New year resolutions to spring clean and purge often don’t last so these ideas may motivate you
EXPERT: Nicole Anzia, professional organiser and founder of Neatnik
Q: What are the main reasons why resolutions to be organised are derailed?
A: Trying to do it all in January and then stopping. People work really hard at decluttering and purging at the beginning of the year and then think they’re done. But organising isn’t something you’re ever done with. As long as things are coming into and leaving your home it’s a continual process. Do a little bit here and there and schedule regular time weekly or monthly to continue the work.
Q: What are your favourite organising and storage products?
A: Generally speaking clear bins from anywhere are great as you can clearly see the contents. Whatever storage containers you decide on, I would suggest buying a few extra so you have some on hand in case you can’t find more later.
Q: I’m overwhelmed by the clutter in my house. How do I find time to exercise, work, clean the house and declutter? Is there a way to do this that isn’t overwhelming?
A: Clutter is overwhelming and exhausting. A few thoughts: Set a timer for 30 minutes and try to conquer one space. If you finish before the time is up, move on to the next spot. Don’t try to do it all at once. You can have a friend come over to help if you can’t do it on your own.
Q: I’m fantastic at purging old, broken and useless items from my home, but when it comes to clothing, I struggle. I don’t change size, I’m careful when I wash things, and my style is simple, so most of my clothes remain in good or wearable condition for years and years. I worry that I will get rid of something and then realise I shouldn’t have. Obviously I’ll hang onto those special occasion clothing items that I truly treasure. Is there a good rule of thumb about this?
A: One thing that may help is to consider that because you have taken such good care of your things, someone else could probably use the items you’re no longer wearing. People will generally say that if you haven’t worn it in a year, you can get rid of it, but you need to use your own metric. Just as with all the other items you’ve managed to purge, clothing is also just stuff.
Q: I have a huge pile of paperwork to organise. Some is remodel stuff I need to save, some old bills I maybe don’t need to save and who knows what else. How do I begin and in what do I put all of the stuff I want to save?
A: As with all organising tasks, you just have to begin. I know a huge pile of paperwork is intimidating, but once you get going, you’ll find it’s much easier than you imagine, and you’ll be motivated to continue. Remodelling papers can be sorted and kept in a plastic bin with dividers for various categories. Old bills? Unless they are for valuable items or are related to a business, do you really need to keep them? Files can be stored in portable file boxes or in a filing cabinet. Anything that isn’t current can be kept in plastic file boxes.
Q: Many of my friends say they want to declutter but that their spouse hates parting with their things and becomes grumpy when presented with a plea to purge.
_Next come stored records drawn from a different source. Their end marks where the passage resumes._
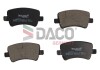 Купити КОЛОДКИ ГАЛЬМІВНІ Ford Mondeo, Galaxy, Volvo V60, V70, XC60, S80, Ford S-Max, Volvo XC70, S60, Land Rover Range Rover, Freelander DACO Germany 322571 (фото1) підбір по VIN коду, ціна 522 грн.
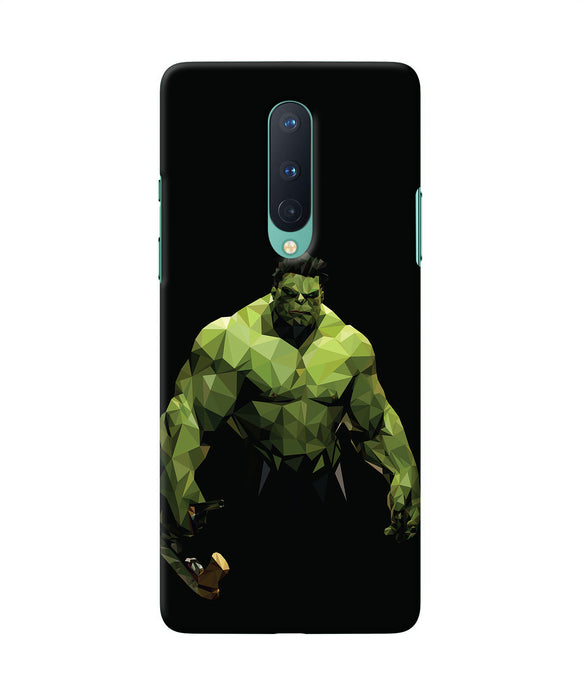 Abstract Hulk Buster Oneplus 8 Back Cover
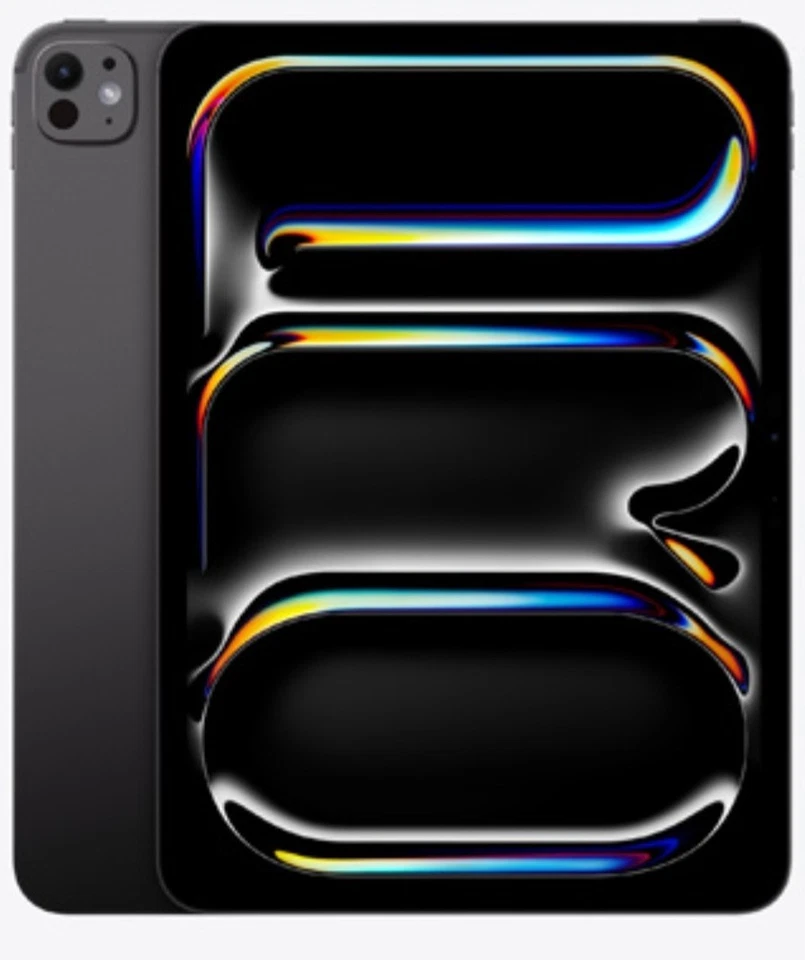 Apple iPad Pro 11 M5 256 GB Schwarz NEU & OVP - ungeöffnet - Bild 1 von 1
What can you do to get someone to get on board to let go of stuff?
A: This is a common challenge and something I suggest you ask a third party to help with. Your spouse may be more likely to listen to someone who isn’t you and be open to purging things when someone else helps. Someone outside the relationship is likely to be less judgmental. Typically, once people get over their initial resistance and see progress, they see that it’s less difficult than they think and feel motivated to do more.
Q: I am preparing for a kitchen remodel that will include refinishing floors and moving furniture and china to accommodate the floor refinishing. We have begun purging unused kitchen items and other household items. Could you recommend a plan of attack for this endeavour? We have lived in this house for 25 years.
A: I would go drawer by drawer or cabinet by cabinet. Begin early enough so that you are not rushed. Do a little each day, and all the things you have not seen or used in a decade can go. Give some real thought to what you use most and set the things you’re undecided on aside to consider the following week. There are many good places to donate items where they will be put to good use by someone who needs them.